Pour aller plus loin, j’ai rédigé un article complet sur l’organisation de l’espace de travail que je vous invite à lire : Comment bien organiser et ranger son bureau de travail.

8. Abandonner après un échec ou un jour raté

femme tete sur clavier ordinateur

Ce qui est intéressant, c’est que ce phénomène touche surtout les gens qui prennent leurs engagements au sérieux. Pas les autres. Quelqu’un qui s’en fiche complètement ne culpabilise pas de rater un jour. C’est précisément parce que vous y tenez que le raté vous fait autant d’effet.

La discipline sur le long terme ressemble beaucoup moins à une ligne droite qu’à une ligne qui monte globalement mais qui zigzague constamment. Les jours ratés font partie du processus, pas de l’exception. La question n’est pas de savoir comment les éviter, mais comment vous comportez-vous juste après.

Là encore, beaucoup attendent de se sentir prêts à reprendre et attendent. Ils se disent qu’ils recommenceront lundi, ou le mois prochain, ou après les vacances. Ils cherchent un nouveau départ symbolique pour effacer le raté.

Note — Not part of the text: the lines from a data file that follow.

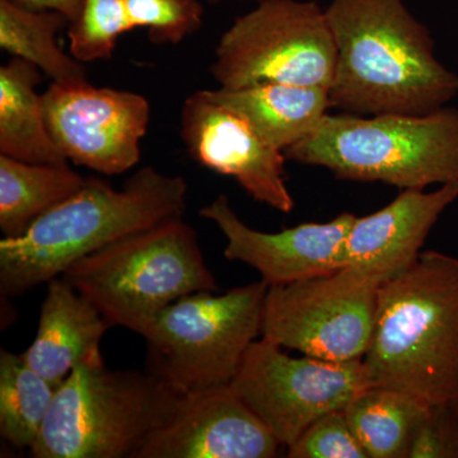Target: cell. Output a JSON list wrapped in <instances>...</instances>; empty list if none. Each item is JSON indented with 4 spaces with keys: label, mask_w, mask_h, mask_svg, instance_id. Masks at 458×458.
<instances>
[{
    "label": "cell",
    "mask_w": 458,
    "mask_h": 458,
    "mask_svg": "<svg viewBox=\"0 0 458 458\" xmlns=\"http://www.w3.org/2000/svg\"><path fill=\"white\" fill-rule=\"evenodd\" d=\"M361 361L370 386L428 406L451 403L458 390V258L421 252L414 267L379 286Z\"/></svg>",
    "instance_id": "3957f363"
},
{
    "label": "cell",
    "mask_w": 458,
    "mask_h": 458,
    "mask_svg": "<svg viewBox=\"0 0 458 458\" xmlns=\"http://www.w3.org/2000/svg\"><path fill=\"white\" fill-rule=\"evenodd\" d=\"M23 7L35 11H55L64 14L69 23L80 16L84 0H16Z\"/></svg>",
    "instance_id": "4316f807"
},
{
    "label": "cell",
    "mask_w": 458,
    "mask_h": 458,
    "mask_svg": "<svg viewBox=\"0 0 458 458\" xmlns=\"http://www.w3.org/2000/svg\"><path fill=\"white\" fill-rule=\"evenodd\" d=\"M41 71L21 57L0 66V155L31 164H65L51 137L42 95Z\"/></svg>",
    "instance_id": "ac0fdd59"
},
{
    "label": "cell",
    "mask_w": 458,
    "mask_h": 458,
    "mask_svg": "<svg viewBox=\"0 0 458 458\" xmlns=\"http://www.w3.org/2000/svg\"><path fill=\"white\" fill-rule=\"evenodd\" d=\"M336 60L327 9L315 0H267L223 33L210 74L227 89L261 83L330 89Z\"/></svg>",
    "instance_id": "ba28073f"
},
{
    "label": "cell",
    "mask_w": 458,
    "mask_h": 458,
    "mask_svg": "<svg viewBox=\"0 0 458 458\" xmlns=\"http://www.w3.org/2000/svg\"><path fill=\"white\" fill-rule=\"evenodd\" d=\"M405 458H458V418L451 403L428 406L411 434Z\"/></svg>",
    "instance_id": "484cf974"
},
{
    "label": "cell",
    "mask_w": 458,
    "mask_h": 458,
    "mask_svg": "<svg viewBox=\"0 0 458 458\" xmlns=\"http://www.w3.org/2000/svg\"><path fill=\"white\" fill-rule=\"evenodd\" d=\"M288 161L325 168L336 179L426 190L458 182V108L427 114H327L285 150Z\"/></svg>",
    "instance_id": "277c9868"
},
{
    "label": "cell",
    "mask_w": 458,
    "mask_h": 458,
    "mask_svg": "<svg viewBox=\"0 0 458 458\" xmlns=\"http://www.w3.org/2000/svg\"><path fill=\"white\" fill-rule=\"evenodd\" d=\"M210 4H222V3L229 2V0H207ZM236 2H250L259 4V3L267 2V0H236Z\"/></svg>",
    "instance_id": "83f0119b"
},
{
    "label": "cell",
    "mask_w": 458,
    "mask_h": 458,
    "mask_svg": "<svg viewBox=\"0 0 458 458\" xmlns=\"http://www.w3.org/2000/svg\"><path fill=\"white\" fill-rule=\"evenodd\" d=\"M336 45L330 108L373 114H427L458 95V74L437 57L432 33L403 0H331Z\"/></svg>",
    "instance_id": "6da1fadb"
},
{
    "label": "cell",
    "mask_w": 458,
    "mask_h": 458,
    "mask_svg": "<svg viewBox=\"0 0 458 458\" xmlns=\"http://www.w3.org/2000/svg\"><path fill=\"white\" fill-rule=\"evenodd\" d=\"M451 406L452 409H454V411L456 412L457 418H458V390L456 394H454V399L451 401Z\"/></svg>",
    "instance_id": "f1b7e54d"
},
{
    "label": "cell",
    "mask_w": 458,
    "mask_h": 458,
    "mask_svg": "<svg viewBox=\"0 0 458 458\" xmlns=\"http://www.w3.org/2000/svg\"><path fill=\"white\" fill-rule=\"evenodd\" d=\"M199 214L222 232L225 258L249 265L269 286L291 284L343 269L346 236L357 216L343 213L328 222L303 223L267 233L249 227L223 194L201 208Z\"/></svg>",
    "instance_id": "4fadbf2b"
},
{
    "label": "cell",
    "mask_w": 458,
    "mask_h": 458,
    "mask_svg": "<svg viewBox=\"0 0 458 458\" xmlns=\"http://www.w3.org/2000/svg\"><path fill=\"white\" fill-rule=\"evenodd\" d=\"M134 29L125 0H84L68 26L69 54L83 64L110 59L117 40Z\"/></svg>",
    "instance_id": "603a6c76"
},
{
    "label": "cell",
    "mask_w": 458,
    "mask_h": 458,
    "mask_svg": "<svg viewBox=\"0 0 458 458\" xmlns=\"http://www.w3.org/2000/svg\"><path fill=\"white\" fill-rule=\"evenodd\" d=\"M42 99L51 137L68 161L106 176L140 164L150 123L144 96L84 81L53 82Z\"/></svg>",
    "instance_id": "8fae6325"
},
{
    "label": "cell",
    "mask_w": 458,
    "mask_h": 458,
    "mask_svg": "<svg viewBox=\"0 0 458 458\" xmlns=\"http://www.w3.org/2000/svg\"><path fill=\"white\" fill-rule=\"evenodd\" d=\"M267 288L260 280L219 295H183L165 306L140 334L148 345L147 370L182 393L231 384L261 336Z\"/></svg>",
    "instance_id": "52a82bcc"
},
{
    "label": "cell",
    "mask_w": 458,
    "mask_h": 458,
    "mask_svg": "<svg viewBox=\"0 0 458 458\" xmlns=\"http://www.w3.org/2000/svg\"><path fill=\"white\" fill-rule=\"evenodd\" d=\"M216 101L243 114L271 146L285 152L300 143L330 108L328 89L283 83H261L242 89H210Z\"/></svg>",
    "instance_id": "e0dca14e"
},
{
    "label": "cell",
    "mask_w": 458,
    "mask_h": 458,
    "mask_svg": "<svg viewBox=\"0 0 458 458\" xmlns=\"http://www.w3.org/2000/svg\"><path fill=\"white\" fill-rule=\"evenodd\" d=\"M231 386L280 445L289 447L318 419L345 409L370 385L361 360L294 358L261 337L250 346Z\"/></svg>",
    "instance_id": "30bf717a"
},
{
    "label": "cell",
    "mask_w": 458,
    "mask_h": 458,
    "mask_svg": "<svg viewBox=\"0 0 458 458\" xmlns=\"http://www.w3.org/2000/svg\"><path fill=\"white\" fill-rule=\"evenodd\" d=\"M135 29L148 30L155 45H179L200 31L204 7L200 0H125Z\"/></svg>",
    "instance_id": "cb8c5ba5"
},
{
    "label": "cell",
    "mask_w": 458,
    "mask_h": 458,
    "mask_svg": "<svg viewBox=\"0 0 458 458\" xmlns=\"http://www.w3.org/2000/svg\"><path fill=\"white\" fill-rule=\"evenodd\" d=\"M110 327L98 307L59 276L47 283L38 333L23 360L59 387L78 364L101 354V340Z\"/></svg>",
    "instance_id": "2e32d148"
},
{
    "label": "cell",
    "mask_w": 458,
    "mask_h": 458,
    "mask_svg": "<svg viewBox=\"0 0 458 458\" xmlns=\"http://www.w3.org/2000/svg\"><path fill=\"white\" fill-rule=\"evenodd\" d=\"M289 458H369L349 426L344 410L328 412L307 428L293 445Z\"/></svg>",
    "instance_id": "d4e9b609"
},
{
    "label": "cell",
    "mask_w": 458,
    "mask_h": 458,
    "mask_svg": "<svg viewBox=\"0 0 458 458\" xmlns=\"http://www.w3.org/2000/svg\"><path fill=\"white\" fill-rule=\"evenodd\" d=\"M188 190L183 177L152 165L135 172L122 189L87 177L80 191L36 219L22 236L0 241V292L25 294L120 238L182 218Z\"/></svg>",
    "instance_id": "7a4b0ae2"
},
{
    "label": "cell",
    "mask_w": 458,
    "mask_h": 458,
    "mask_svg": "<svg viewBox=\"0 0 458 458\" xmlns=\"http://www.w3.org/2000/svg\"><path fill=\"white\" fill-rule=\"evenodd\" d=\"M55 386L36 373L22 354L0 352V433L18 448L35 445L53 403Z\"/></svg>",
    "instance_id": "7402d4cb"
},
{
    "label": "cell",
    "mask_w": 458,
    "mask_h": 458,
    "mask_svg": "<svg viewBox=\"0 0 458 458\" xmlns=\"http://www.w3.org/2000/svg\"><path fill=\"white\" fill-rule=\"evenodd\" d=\"M180 135L197 164L236 180L254 200L280 213H292L293 195L285 180V153L261 137L233 108L197 90L181 108Z\"/></svg>",
    "instance_id": "7c38bea8"
},
{
    "label": "cell",
    "mask_w": 458,
    "mask_h": 458,
    "mask_svg": "<svg viewBox=\"0 0 458 458\" xmlns=\"http://www.w3.org/2000/svg\"><path fill=\"white\" fill-rule=\"evenodd\" d=\"M185 394L149 370L110 369L96 355L56 388L32 457L135 458Z\"/></svg>",
    "instance_id": "5b68a950"
},
{
    "label": "cell",
    "mask_w": 458,
    "mask_h": 458,
    "mask_svg": "<svg viewBox=\"0 0 458 458\" xmlns=\"http://www.w3.org/2000/svg\"><path fill=\"white\" fill-rule=\"evenodd\" d=\"M428 405L394 388L369 386L344 409L369 458H405L411 434Z\"/></svg>",
    "instance_id": "44dd1931"
},
{
    "label": "cell",
    "mask_w": 458,
    "mask_h": 458,
    "mask_svg": "<svg viewBox=\"0 0 458 458\" xmlns=\"http://www.w3.org/2000/svg\"><path fill=\"white\" fill-rule=\"evenodd\" d=\"M458 199V182L433 191L403 190L393 203L355 216L345 241L348 269L381 286L406 273L419 260L430 231Z\"/></svg>",
    "instance_id": "9a60e30c"
},
{
    "label": "cell",
    "mask_w": 458,
    "mask_h": 458,
    "mask_svg": "<svg viewBox=\"0 0 458 458\" xmlns=\"http://www.w3.org/2000/svg\"><path fill=\"white\" fill-rule=\"evenodd\" d=\"M86 177L65 164H31L0 155V229L20 237L36 219L73 197Z\"/></svg>",
    "instance_id": "d6986e66"
},
{
    "label": "cell",
    "mask_w": 458,
    "mask_h": 458,
    "mask_svg": "<svg viewBox=\"0 0 458 458\" xmlns=\"http://www.w3.org/2000/svg\"><path fill=\"white\" fill-rule=\"evenodd\" d=\"M279 447L229 384L186 393L135 458H273Z\"/></svg>",
    "instance_id": "5bb4252c"
},
{
    "label": "cell",
    "mask_w": 458,
    "mask_h": 458,
    "mask_svg": "<svg viewBox=\"0 0 458 458\" xmlns=\"http://www.w3.org/2000/svg\"><path fill=\"white\" fill-rule=\"evenodd\" d=\"M69 26L64 14L35 11L16 0H0V47L38 66L55 83L89 81L86 66L57 44V33Z\"/></svg>",
    "instance_id": "ffe728a7"
},
{
    "label": "cell",
    "mask_w": 458,
    "mask_h": 458,
    "mask_svg": "<svg viewBox=\"0 0 458 458\" xmlns=\"http://www.w3.org/2000/svg\"><path fill=\"white\" fill-rule=\"evenodd\" d=\"M63 278L113 327L140 335L153 316L183 295L216 292L198 234L182 218L120 238L81 260Z\"/></svg>",
    "instance_id": "8992f818"
},
{
    "label": "cell",
    "mask_w": 458,
    "mask_h": 458,
    "mask_svg": "<svg viewBox=\"0 0 458 458\" xmlns=\"http://www.w3.org/2000/svg\"><path fill=\"white\" fill-rule=\"evenodd\" d=\"M378 288L348 267L269 286L261 337L318 360H361L375 327Z\"/></svg>",
    "instance_id": "9c48e42d"
}]
</instances>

Sauf qu’un nouveau départ ne change rien à ce qui a provoqué l’interruption.

Pendant qu’ils attendent le bon moment pour reprendre, les jours s’accumulent, l’habitude se défait, et reprendre devient objectivement plus difficile qu’elle ne l’aurait été le lendemain.

La reprise n’a pas besoin d’être accompagnée d’une grande motivation retrouvée ou d’un plan révisé. Elle a juste besoin d’avoir lieu.

Ce qu’il faut retenir

La discipline est contre-intuitive. Ce qu’on imagine d’elle de loin n’a rien à voir avec ce qu’elle est vraiment de près. Elle est beaucoup plus humble, imparfaite et beaucoup plus accessible que ce qu’on croit.

Ce qui la rend difficile, c’est qu’elle exige des choses ordinaires, répétées dans des conditions qui ne sont jamais idéales. Lorsque vous êtes fatigué, que vous n’avez pas envie et que tout ce que vous voulez, c’est poser les armes. C’est dans ces moments-là que la discipline se construit.